Eurofood C 341/04 1. Where a debtor is a subsidiary company whose registered office and that of its parent company are situated in two different Member States, the presumption laid down in the second sentence of Article 3(1) of Council Regulation (EC) No 1346/2000 of 29 May 2000 on insolvency proceedings, whereby the centre of main interests of that subsidiary is situated in the Member State where its registered office is situated, can be rebutted only if factors which are both objective and ascertainable by third parties enable it to be established that an actual situation exists which is different from that which location at that registered office is deemed to reflect. That could be so in particular in the case of a company not carrying out any business in the territory of the Member State in which its registered office is situated. By contrast, where a company carries on its business in the territory of the Member State where its registered office is situated, the mere fact that its economic choices are or can be controlled by a parent company in another Member State is not enough to rebut the presumption laid down by that Regulation.
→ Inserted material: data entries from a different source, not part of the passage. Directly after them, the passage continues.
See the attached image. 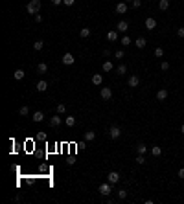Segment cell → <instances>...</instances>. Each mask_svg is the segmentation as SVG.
<instances>
[{
    "label": "cell",
    "mask_w": 184,
    "mask_h": 204,
    "mask_svg": "<svg viewBox=\"0 0 184 204\" xmlns=\"http://www.w3.org/2000/svg\"><path fill=\"white\" fill-rule=\"evenodd\" d=\"M43 120H44V112L43 110H37L35 114H33V121H35V123H40Z\"/></svg>",
    "instance_id": "cell-15"
},
{
    "label": "cell",
    "mask_w": 184,
    "mask_h": 204,
    "mask_svg": "<svg viewBox=\"0 0 184 204\" xmlns=\"http://www.w3.org/2000/svg\"><path fill=\"white\" fill-rule=\"evenodd\" d=\"M65 123H66V127H74V125H76V118H74V116H66L65 118Z\"/></svg>",
    "instance_id": "cell-22"
},
{
    "label": "cell",
    "mask_w": 184,
    "mask_h": 204,
    "mask_svg": "<svg viewBox=\"0 0 184 204\" xmlns=\"http://www.w3.org/2000/svg\"><path fill=\"white\" fill-rule=\"evenodd\" d=\"M94 138H96V132L94 131H87L85 132V142H92Z\"/></svg>",
    "instance_id": "cell-23"
},
{
    "label": "cell",
    "mask_w": 184,
    "mask_h": 204,
    "mask_svg": "<svg viewBox=\"0 0 184 204\" xmlns=\"http://www.w3.org/2000/svg\"><path fill=\"white\" fill-rule=\"evenodd\" d=\"M107 39L111 40V42H116V40H118V31L116 30H111V31L107 33Z\"/></svg>",
    "instance_id": "cell-12"
},
{
    "label": "cell",
    "mask_w": 184,
    "mask_h": 204,
    "mask_svg": "<svg viewBox=\"0 0 184 204\" xmlns=\"http://www.w3.org/2000/svg\"><path fill=\"white\" fill-rule=\"evenodd\" d=\"M114 57H116V59H124V57H125L124 50H116V52H114Z\"/></svg>",
    "instance_id": "cell-32"
},
{
    "label": "cell",
    "mask_w": 184,
    "mask_h": 204,
    "mask_svg": "<svg viewBox=\"0 0 184 204\" xmlns=\"http://www.w3.org/2000/svg\"><path fill=\"white\" fill-rule=\"evenodd\" d=\"M116 74H118V76H124V74H127V66H125V64H120V66L116 68Z\"/></svg>",
    "instance_id": "cell-28"
},
{
    "label": "cell",
    "mask_w": 184,
    "mask_h": 204,
    "mask_svg": "<svg viewBox=\"0 0 184 204\" xmlns=\"http://www.w3.org/2000/svg\"><path fill=\"white\" fill-rule=\"evenodd\" d=\"M26 13H30V15H39L40 13V0H30V2L26 4Z\"/></svg>",
    "instance_id": "cell-1"
},
{
    "label": "cell",
    "mask_w": 184,
    "mask_h": 204,
    "mask_svg": "<svg viewBox=\"0 0 184 204\" xmlns=\"http://www.w3.org/2000/svg\"><path fill=\"white\" fill-rule=\"evenodd\" d=\"M112 191V184L111 182H107V184H101L99 186V195H103V197H109Z\"/></svg>",
    "instance_id": "cell-3"
},
{
    "label": "cell",
    "mask_w": 184,
    "mask_h": 204,
    "mask_svg": "<svg viewBox=\"0 0 184 204\" xmlns=\"http://www.w3.org/2000/svg\"><path fill=\"white\" fill-rule=\"evenodd\" d=\"M61 123H63V120H61V116H59V114H55V116H53V118L50 120V127H59Z\"/></svg>",
    "instance_id": "cell-11"
},
{
    "label": "cell",
    "mask_w": 184,
    "mask_h": 204,
    "mask_svg": "<svg viewBox=\"0 0 184 204\" xmlns=\"http://www.w3.org/2000/svg\"><path fill=\"white\" fill-rule=\"evenodd\" d=\"M180 132H182V134H184V125H182V127H180Z\"/></svg>",
    "instance_id": "cell-45"
},
{
    "label": "cell",
    "mask_w": 184,
    "mask_h": 204,
    "mask_svg": "<svg viewBox=\"0 0 184 204\" xmlns=\"http://www.w3.org/2000/svg\"><path fill=\"white\" fill-rule=\"evenodd\" d=\"M155 57H164V48H160V46H156L155 48Z\"/></svg>",
    "instance_id": "cell-29"
},
{
    "label": "cell",
    "mask_w": 184,
    "mask_h": 204,
    "mask_svg": "<svg viewBox=\"0 0 184 204\" xmlns=\"http://www.w3.org/2000/svg\"><path fill=\"white\" fill-rule=\"evenodd\" d=\"M127 2H133V0H127Z\"/></svg>",
    "instance_id": "cell-46"
},
{
    "label": "cell",
    "mask_w": 184,
    "mask_h": 204,
    "mask_svg": "<svg viewBox=\"0 0 184 204\" xmlns=\"http://www.w3.org/2000/svg\"><path fill=\"white\" fill-rule=\"evenodd\" d=\"M43 48H44V42H43V40H35V42H33V50L40 52Z\"/></svg>",
    "instance_id": "cell-27"
},
{
    "label": "cell",
    "mask_w": 184,
    "mask_h": 204,
    "mask_svg": "<svg viewBox=\"0 0 184 204\" xmlns=\"http://www.w3.org/2000/svg\"><path fill=\"white\" fill-rule=\"evenodd\" d=\"M112 68H114L112 61H105V63H103V72H111Z\"/></svg>",
    "instance_id": "cell-26"
},
{
    "label": "cell",
    "mask_w": 184,
    "mask_h": 204,
    "mask_svg": "<svg viewBox=\"0 0 184 204\" xmlns=\"http://www.w3.org/2000/svg\"><path fill=\"white\" fill-rule=\"evenodd\" d=\"M146 44H147V40H146L144 37H140V39H136V40H134V46H136V48H140V50H142V48H146Z\"/></svg>",
    "instance_id": "cell-16"
},
{
    "label": "cell",
    "mask_w": 184,
    "mask_h": 204,
    "mask_svg": "<svg viewBox=\"0 0 184 204\" xmlns=\"http://www.w3.org/2000/svg\"><path fill=\"white\" fill-rule=\"evenodd\" d=\"M127 85L131 86V88H136L140 85V77L136 76V74H133V76H129V81H127Z\"/></svg>",
    "instance_id": "cell-7"
},
{
    "label": "cell",
    "mask_w": 184,
    "mask_h": 204,
    "mask_svg": "<svg viewBox=\"0 0 184 204\" xmlns=\"http://www.w3.org/2000/svg\"><path fill=\"white\" fill-rule=\"evenodd\" d=\"M55 110H57V114H65V112H66V105H65V103H59Z\"/></svg>",
    "instance_id": "cell-30"
},
{
    "label": "cell",
    "mask_w": 184,
    "mask_h": 204,
    "mask_svg": "<svg viewBox=\"0 0 184 204\" xmlns=\"http://www.w3.org/2000/svg\"><path fill=\"white\" fill-rule=\"evenodd\" d=\"M147 151H149V147L146 144H138V145H136V153H138V154H146Z\"/></svg>",
    "instance_id": "cell-17"
},
{
    "label": "cell",
    "mask_w": 184,
    "mask_h": 204,
    "mask_svg": "<svg viewBox=\"0 0 184 204\" xmlns=\"http://www.w3.org/2000/svg\"><path fill=\"white\" fill-rule=\"evenodd\" d=\"M79 37H81V39H87V37H90V30H88V28H83V30H79Z\"/></svg>",
    "instance_id": "cell-25"
},
{
    "label": "cell",
    "mask_w": 184,
    "mask_h": 204,
    "mask_svg": "<svg viewBox=\"0 0 184 204\" xmlns=\"http://www.w3.org/2000/svg\"><path fill=\"white\" fill-rule=\"evenodd\" d=\"M116 30L121 31V33H127L129 31V22H127V20H120V22L116 24Z\"/></svg>",
    "instance_id": "cell-8"
},
{
    "label": "cell",
    "mask_w": 184,
    "mask_h": 204,
    "mask_svg": "<svg viewBox=\"0 0 184 204\" xmlns=\"http://www.w3.org/2000/svg\"><path fill=\"white\" fill-rule=\"evenodd\" d=\"M26 76V72L22 70V68H17V70H15V74H13V77H15L17 81H20V79H22Z\"/></svg>",
    "instance_id": "cell-19"
},
{
    "label": "cell",
    "mask_w": 184,
    "mask_h": 204,
    "mask_svg": "<svg viewBox=\"0 0 184 204\" xmlns=\"http://www.w3.org/2000/svg\"><path fill=\"white\" fill-rule=\"evenodd\" d=\"M179 178H182V180H184V167H180V169H179Z\"/></svg>",
    "instance_id": "cell-41"
},
{
    "label": "cell",
    "mask_w": 184,
    "mask_h": 204,
    "mask_svg": "<svg viewBox=\"0 0 184 204\" xmlns=\"http://www.w3.org/2000/svg\"><path fill=\"white\" fill-rule=\"evenodd\" d=\"M151 154H153V156H160V154H162V147L153 145V147H151Z\"/></svg>",
    "instance_id": "cell-24"
},
{
    "label": "cell",
    "mask_w": 184,
    "mask_h": 204,
    "mask_svg": "<svg viewBox=\"0 0 184 204\" xmlns=\"http://www.w3.org/2000/svg\"><path fill=\"white\" fill-rule=\"evenodd\" d=\"M99 96H101V99L109 101V99L112 98V88H111V86H103V88L99 90Z\"/></svg>",
    "instance_id": "cell-2"
},
{
    "label": "cell",
    "mask_w": 184,
    "mask_h": 204,
    "mask_svg": "<svg viewBox=\"0 0 184 204\" xmlns=\"http://www.w3.org/2000/svg\"><path fill=\"white\" fill-rule=\"evenodd\" d=\"M37 140H46V134L44 132H39L37 134Z\"/></svg>",
    "instance_id": "cell-40"
},
{
    "label": "cell",
    "mask_w": 184,
    "mask_h": 204,
    "mask_svg": "<svg viewBox=\"0 0 184 204\" xmlns=\"http://www.w3.org/2000/svg\"><path fill=\"white\" fill-rule=\"evenodd\" d=\"M109 136H111L112 140H118L120 136H121V129H120V127H116V125H112L111 129H109Z\"/></svg>",
    "instance_id": "cell-4"
},
{
    "label": "cell",
    "mask_w": 184,
    "mask_h": 204,
    "mask_svg": "<svg viewBox=\"0 0 184 204\" xmlns=\"http://www.w3.org/2000/svg\"><path fill=\"white\" fill-rule=\"evenodd\" d=\"M35 22H43V15H40V13H39V15H35Z\"/></svg>",
    "instance_id": "cell-42"
},
{
    "label": "cell",
    "mask_w": 184,
    "mask_h": 204,
    "mask_svg": "<svg viewBox=\"0 0 184 204\" xmlns=\"http://www.w3.org/2000/svg\"><path fill=\"white\" fill-rule=\"evenodd\" d=\"M92 83L96 86H99L101 83H103V76H101V74H94V76H92Z\"/></svg>",
    "instance_id": "cell-13"
},
{
    "label": "cell",
    "mask_w": 184,
    "mask_h": 204,
    "mask_svg": "<svg viewBox=\"0 0 184 204\" xmlns=\"http://www.w3.org/2000/svg\"><path fill=\"white\" fill-rule=\"evenodd\" d=\"M116 13H118V15H125V13H127V4L125 2L116 4Z\"/></svg>",
    "instance_id": "cell-10"
},
{
    "label": "cell",
    "mask_w": 184,
    "mask_h": 204,
    "mask_svg": "<svg viewBox=\"0 0 184 204\" xmlns=\"http://www.w3.org/2000/svg\"><path fill=\"white\" fill-rule=\"evenodd\" d=\"M74 2H76V0H63L65 6H74Z\"/></svg>",
    "instance_id": "cell-39"
},
{
    "label": "cell",
    "mask_w": 184,
    "mask_h": 204,
    "mask_svg": "<svg viewBox=\"0 0 184 204\" xmlns=\"http://www.w3.org/2000/svg\"><path fill=\"white\" fill-rule=\"evenodd\" d=\"M121 44H124V46H129V44H131V37H121Z\"/></svg>",
    "instance_id": "cell-35"
},
{
    "label": "cell",
    "mask_w": 184,
    "mask_h": 204,
    "mask_svg": "<svg viewBox=\"0 0 184 204\" xmlns=\"http://www.w3.org/2000/svg\"><path fill=\"white\" fill-rule=\"evenodd\" d=\"M158 8H160V11H166L169 8V0H158Z\"/></svg>",
    "instance_id": "cell-21"
},
{
    "label": "cell",
    "mask_w": 184,
    "mask_h": 204,
    "mask_svg": "<svg viewBox=\"0 0 184 204\" xmlns=\"http://www.w3.org/2000/svg\"><path fill=\"white\" fill-rule=\"evenodd\" d=\"M74 61H76V59H74V55H72L70 52H68V53H65V55L61 57V63H63V64H66V66L74 64Z\"/></svg>",
    "instance_id": "cell-5"
},
{
    "label": "cell",
    "mask_w": 184,
    "mask_h": 204,
    "mask_svg": "<svg viewBox=\"0 0 184 204\" xmlns=\"http://www.w3.org/2000/svg\"><path fill=\"white\" fill-rule=\"evenodd\" d=\"M136 164H140V166L146 164V156L144 154H138V156H136Z\"/></svg>",
    "instance_id": "cell-33"
},
{
    "label": "cell",
    "mask_w": 184,
    "mask_h": 204,
    "mask_svg": "<svg viewBox=\"0 0 184 204\" xmlns=\"http://www.w3.org/2000/svg\"><path fill=\"white\" fill-rule=\"evenodd\" d=\"M166 98H168V90H166V88H160V90L156 92V99H158V101H164Z\"/></svg>",
    "instance_id": "cell-14"
},
{
    "label": "cell",
    "mask_w": 184,
    "mask_h": 204,
    "mask_svg": "<svg viewBox=\"0 0 184 204\" xmlns=\"http://www.w3.org/2000/svg\"><path fill=\"white\" fill-rule=\"evenodd\" d=\"M142 6V0H133V8H140Z\"/></svg>",
    "instance_id": "cell-37"
},
{
    "label": "cell",
    "mask_w": 184,
    "mask_h": 204,
    "mask_svg": "<svg viewBox=\"0 0 184 204\" xmlns=\"http://www.w3.org/2000/svg\"><path fill=\"white\" fill-rule=\"evenodd\" d=\"M52 4L53 6H59V4H63V0H52Z\"/></svg>",
    "instance_id": "cell-43"
},
{
    "label": "cell",
    "mask_w": 184,
    "mask_h": 204,
    "mask_svg": "<svg viewBox=\"0 0 184 204\" xmlns=\"http://www.w3.org/2000/svg\"><path fill=\"white\" fill-rule=\"evenodd\" d=\"M111 55V50H103V57H109Z\"/></svg>",
    "instance_id": "cell-44"
},
{
    "label": "cell",
    "mask_w": 184,
    "mask_h": 204,
    "mask_svg": "<svg viewBox=\"0 0 184 204\" xmlns=\"http://www.w3.org/2000/svg\"><path fill=\"white\" fill-rule=\"evenodd\" d=\"M144 24H146V30H155V28H156V20H155L153 17H147Z\"/></svg>",
    "instance_id": "cell-9"
},
{
    "label": "cell",
    "mask_w": 184,
    "mask_h": 204,
    "mask_svg": "<svg viewBox=\"0 0 184 204\" xmlns=\"http://www.w3.org/2000/svg\"><path fill=\"white\" fill-rule=\"evenodd\" d=\"M28 112H30L28 105H26V107H20V108H18V114H20V116H28Z\"/></svg>",
    "instance_id": "cell-31"
},
{
    "label": "cell",
    "mask_w": 184,
    "mask_h": 204,
    "mask_svg": "<svg viewBox=\"0 0 184 204\" xmlns=\"http://www.w3.org/2000/svg\"><path fill=\"white\" fill-rule=\"evenodd\" d=\"M37 90H39V92H44V90H48V83H46L44 79H40L39 83H37Z\"/></svg>",
    "instance_id": "cell-18"
},
{
    "label": "cell",
    "mask_w": 184,
    "mask_h": 204,
    "mask_svg": "<svg viewBox=\"0 0 184 204\" xmlns=\"http://www.w3.org/2000/svg\"><path fill=\"white\" fill-rule=\"evenodd\" d=\"M107 182H111V184H118V182H120V173L111 171L107 175Z\"/></svg>",
    "instance_id": "cell-6"
},
{
    "label": "cell",
    "mask_w": 184,
    "mask_h": 204,
    "mask_svg": "<svg viewBox=\"0 0 184 204\" xmlns=\"http://www.w3.org/2000/svg\"><path fill=\"white\" fill-rule=\"evenodd\" d=\"M160 68H162V70H164V72H166V70H169V63H168V61H164V63L160 64Z\"/></svg>",
    "instance_id": "cell-36"
},
{
    "label": "cell",
    "mask_w": 184,
    "mask_h": 204,
    "mask_svg": "<svg viewBox=\"0 0 184 204\" xmlns=\"http://www.w3.org/2000/svg\"><path fill=\"white\" fill-rule=\"evenodd\" d=\"M177 35L182 39V37H184V28H179V30H177Z\"/></svg>",
    "instance_id": "cell-38"
},
{
    "label": "cell",
    "mask_w": 184,
    "mask_h": 204,
    "mask_svg": "<svg viewBox=\"0 0 184 204\" xmlns=\"http://www.w3.org/2000/svg\"><path fill=\"white\" fill-rule=\"evenodd\" d=\"M127 197V189H118V199H125Z\"/></svg>",
    "instance_id": "cell-34"
},
{
    "label": "cell",
    "mask_w": 184,
    "mask_h": 204,
    "mask_svg": "<svg viewBox=\"0 0 184 204\" xmlns=\"http://www.w3.org/2000/svg\"><path fill=\"white\" fill-rule=\"evenodd\" d=\"M37 72L39 74H46V72H48V64H46V63H39L37 64Z\"/></svg>",
    "instance_id": "cell-20"
}]
</instances>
Eurofood C 341/04 2. On a proper interpretation of the first subparagraph of Article 16(1) of Regulation No 1346/2000, the main insolvency proceedings opened by a court of a Member State must be recognised by the courts of the other Member States, without the latter being able to review the jurisdiction of the court of the opening State.
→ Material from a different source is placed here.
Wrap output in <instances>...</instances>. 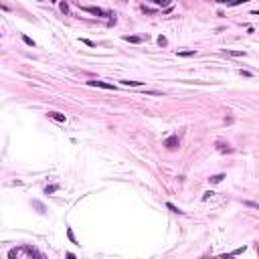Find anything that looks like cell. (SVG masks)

Eurofood C 341/04 3. On a proper interpretation of the first subparagraph of Article 16(1) of the Regulation, a decision to open insolvency proceedings for the purposes of that provision is a decision handed down by a court of a Member State to which application for such a decision has been made, based on the debtor's insolvency and seeking the opening of proceedings referred to in Annex A to the Regulation, where that decision involves the divestment of the debtor and the appointment of a liquidator referred to in Annex C to the Regulation. Such divestment implies that the debtor loses the powers of management that he has over his assets. 4. On a proper interpretation of Article 26 of the Regulation, a Member State may refuse to recognise insolvency proceedings opened in another Member State where the decision to open the proceedings was taken in flagrant breach of the fundamental right to be heard, which a person concerned by such proceedings enjoys.

Regulation on insolvency proceedings – the principle of controlled universality Court of another Member state than where the centre of debtor‘s main interests is situated shall have jurisdiction to open insolvency proceeding against the same debtor only if he possesses an establishment (any place of operation where he carries out o non-transitory economic activity with human means and goods) within the territory of that Member state. It is so called secondary insolvency proceeding. The effects shall be restricted to the assets of the debtor situated in the territory of that Member state.
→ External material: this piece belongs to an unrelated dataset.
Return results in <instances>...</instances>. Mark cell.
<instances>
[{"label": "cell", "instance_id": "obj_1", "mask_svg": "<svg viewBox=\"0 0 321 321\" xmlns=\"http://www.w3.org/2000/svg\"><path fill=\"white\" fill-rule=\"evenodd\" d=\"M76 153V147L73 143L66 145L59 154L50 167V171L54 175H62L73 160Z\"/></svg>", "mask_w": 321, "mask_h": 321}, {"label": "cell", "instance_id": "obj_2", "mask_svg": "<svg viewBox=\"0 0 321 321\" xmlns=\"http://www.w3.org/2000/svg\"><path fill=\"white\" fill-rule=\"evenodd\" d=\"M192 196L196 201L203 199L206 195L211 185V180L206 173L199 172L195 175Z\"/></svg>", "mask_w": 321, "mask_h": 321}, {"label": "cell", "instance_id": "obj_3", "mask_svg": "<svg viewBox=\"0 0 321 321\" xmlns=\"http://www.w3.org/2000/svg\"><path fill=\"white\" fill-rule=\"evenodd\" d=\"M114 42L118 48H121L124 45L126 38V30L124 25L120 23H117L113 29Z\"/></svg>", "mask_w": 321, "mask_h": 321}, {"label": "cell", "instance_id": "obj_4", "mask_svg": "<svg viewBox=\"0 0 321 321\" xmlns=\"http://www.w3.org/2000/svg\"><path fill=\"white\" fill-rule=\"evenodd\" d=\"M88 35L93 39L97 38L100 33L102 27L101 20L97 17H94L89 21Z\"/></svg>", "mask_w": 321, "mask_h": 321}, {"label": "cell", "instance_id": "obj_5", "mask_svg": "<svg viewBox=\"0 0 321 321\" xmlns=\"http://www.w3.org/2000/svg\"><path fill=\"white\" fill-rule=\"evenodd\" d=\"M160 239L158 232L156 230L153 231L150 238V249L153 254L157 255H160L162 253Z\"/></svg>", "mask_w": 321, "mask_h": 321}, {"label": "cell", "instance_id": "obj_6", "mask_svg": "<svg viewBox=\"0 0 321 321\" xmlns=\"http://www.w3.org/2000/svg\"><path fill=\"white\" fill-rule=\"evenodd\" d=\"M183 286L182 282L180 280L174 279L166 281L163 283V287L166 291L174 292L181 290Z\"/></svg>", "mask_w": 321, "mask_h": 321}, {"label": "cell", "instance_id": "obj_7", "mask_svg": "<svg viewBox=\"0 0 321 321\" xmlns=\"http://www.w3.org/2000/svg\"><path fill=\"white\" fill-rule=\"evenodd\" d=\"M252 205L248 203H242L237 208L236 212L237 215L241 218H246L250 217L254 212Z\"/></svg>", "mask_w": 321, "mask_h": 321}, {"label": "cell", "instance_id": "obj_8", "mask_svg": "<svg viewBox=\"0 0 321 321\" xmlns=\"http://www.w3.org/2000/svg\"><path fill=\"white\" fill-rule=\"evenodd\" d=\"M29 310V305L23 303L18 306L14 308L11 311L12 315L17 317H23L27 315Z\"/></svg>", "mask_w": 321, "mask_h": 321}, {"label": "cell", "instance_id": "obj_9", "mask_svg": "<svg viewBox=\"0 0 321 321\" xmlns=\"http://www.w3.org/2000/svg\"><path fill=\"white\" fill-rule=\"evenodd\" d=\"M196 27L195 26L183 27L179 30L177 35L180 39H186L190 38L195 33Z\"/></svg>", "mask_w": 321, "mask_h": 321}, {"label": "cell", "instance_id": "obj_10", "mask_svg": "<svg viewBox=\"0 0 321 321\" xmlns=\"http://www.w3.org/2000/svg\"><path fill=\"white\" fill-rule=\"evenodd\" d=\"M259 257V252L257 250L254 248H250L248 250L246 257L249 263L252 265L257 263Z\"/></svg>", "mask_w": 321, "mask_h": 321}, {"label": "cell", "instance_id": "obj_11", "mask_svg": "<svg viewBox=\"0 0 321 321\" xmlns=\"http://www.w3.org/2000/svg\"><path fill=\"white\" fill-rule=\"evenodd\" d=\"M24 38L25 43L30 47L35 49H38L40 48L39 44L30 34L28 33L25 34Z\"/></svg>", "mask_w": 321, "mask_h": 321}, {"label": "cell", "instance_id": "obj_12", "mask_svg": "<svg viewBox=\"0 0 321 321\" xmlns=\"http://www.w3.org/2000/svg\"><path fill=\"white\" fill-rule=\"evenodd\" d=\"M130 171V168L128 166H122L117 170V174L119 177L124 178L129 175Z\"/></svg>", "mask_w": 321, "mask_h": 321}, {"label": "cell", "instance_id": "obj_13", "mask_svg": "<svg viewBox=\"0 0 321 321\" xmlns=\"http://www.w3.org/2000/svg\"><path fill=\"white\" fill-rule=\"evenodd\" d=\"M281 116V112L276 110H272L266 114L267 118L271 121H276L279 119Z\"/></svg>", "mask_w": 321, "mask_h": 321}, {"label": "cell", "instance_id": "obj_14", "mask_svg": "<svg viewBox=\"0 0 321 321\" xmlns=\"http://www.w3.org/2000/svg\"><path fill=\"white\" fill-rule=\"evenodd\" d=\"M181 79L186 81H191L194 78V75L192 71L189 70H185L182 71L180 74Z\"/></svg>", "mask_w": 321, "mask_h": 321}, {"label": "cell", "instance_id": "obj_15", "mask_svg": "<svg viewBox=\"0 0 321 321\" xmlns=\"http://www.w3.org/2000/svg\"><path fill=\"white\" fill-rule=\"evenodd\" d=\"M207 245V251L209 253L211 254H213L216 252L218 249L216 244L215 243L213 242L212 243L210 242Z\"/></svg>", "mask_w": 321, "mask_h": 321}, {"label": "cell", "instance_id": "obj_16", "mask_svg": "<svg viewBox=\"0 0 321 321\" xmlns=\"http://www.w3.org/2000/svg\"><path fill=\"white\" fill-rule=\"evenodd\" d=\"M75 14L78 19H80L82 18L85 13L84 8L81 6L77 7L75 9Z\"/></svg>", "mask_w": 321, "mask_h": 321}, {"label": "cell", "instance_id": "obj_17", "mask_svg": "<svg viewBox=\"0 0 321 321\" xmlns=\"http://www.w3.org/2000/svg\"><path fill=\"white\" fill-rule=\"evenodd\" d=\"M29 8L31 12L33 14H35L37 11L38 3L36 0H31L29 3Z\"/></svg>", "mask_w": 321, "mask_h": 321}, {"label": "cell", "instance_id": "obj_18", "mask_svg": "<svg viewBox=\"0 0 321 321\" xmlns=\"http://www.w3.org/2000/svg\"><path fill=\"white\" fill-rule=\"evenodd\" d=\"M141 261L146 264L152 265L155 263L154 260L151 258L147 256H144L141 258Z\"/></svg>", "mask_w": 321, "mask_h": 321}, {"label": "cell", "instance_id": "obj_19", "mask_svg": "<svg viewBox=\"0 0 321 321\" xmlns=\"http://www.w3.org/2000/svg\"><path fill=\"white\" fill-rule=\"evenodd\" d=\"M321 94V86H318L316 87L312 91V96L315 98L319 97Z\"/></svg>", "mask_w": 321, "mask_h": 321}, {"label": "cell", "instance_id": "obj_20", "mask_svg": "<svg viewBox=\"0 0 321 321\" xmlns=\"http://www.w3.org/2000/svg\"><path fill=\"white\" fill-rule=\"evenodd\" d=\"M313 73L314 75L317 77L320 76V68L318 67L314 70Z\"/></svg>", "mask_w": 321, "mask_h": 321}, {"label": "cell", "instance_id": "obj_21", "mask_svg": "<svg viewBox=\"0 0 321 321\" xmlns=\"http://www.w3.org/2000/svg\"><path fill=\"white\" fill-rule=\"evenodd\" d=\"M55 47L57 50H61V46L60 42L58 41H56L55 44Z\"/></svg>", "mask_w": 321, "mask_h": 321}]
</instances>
Regulation on insolvency proceedings - recognition Article 16 of the Regulation sets down the „principle“ – any judgment opening insolvency proceeding issued by court having jurisdiction upon this Regulation shall be recognised in all other Member states from the time it becomes effective in the State of opening proceedings. This does not mean that a secondary insolvency proceeding may not be opened.

Regulation on insolvency proceedings – the applicable law The law applicable to main insolvency proceeding and its effect shall be the law of the Member state within the territory of which such proceeding was opened. The applicable law to the secondary insolvency proceeding is the law of the Member state within the territory of which the secondary proceeding was opened.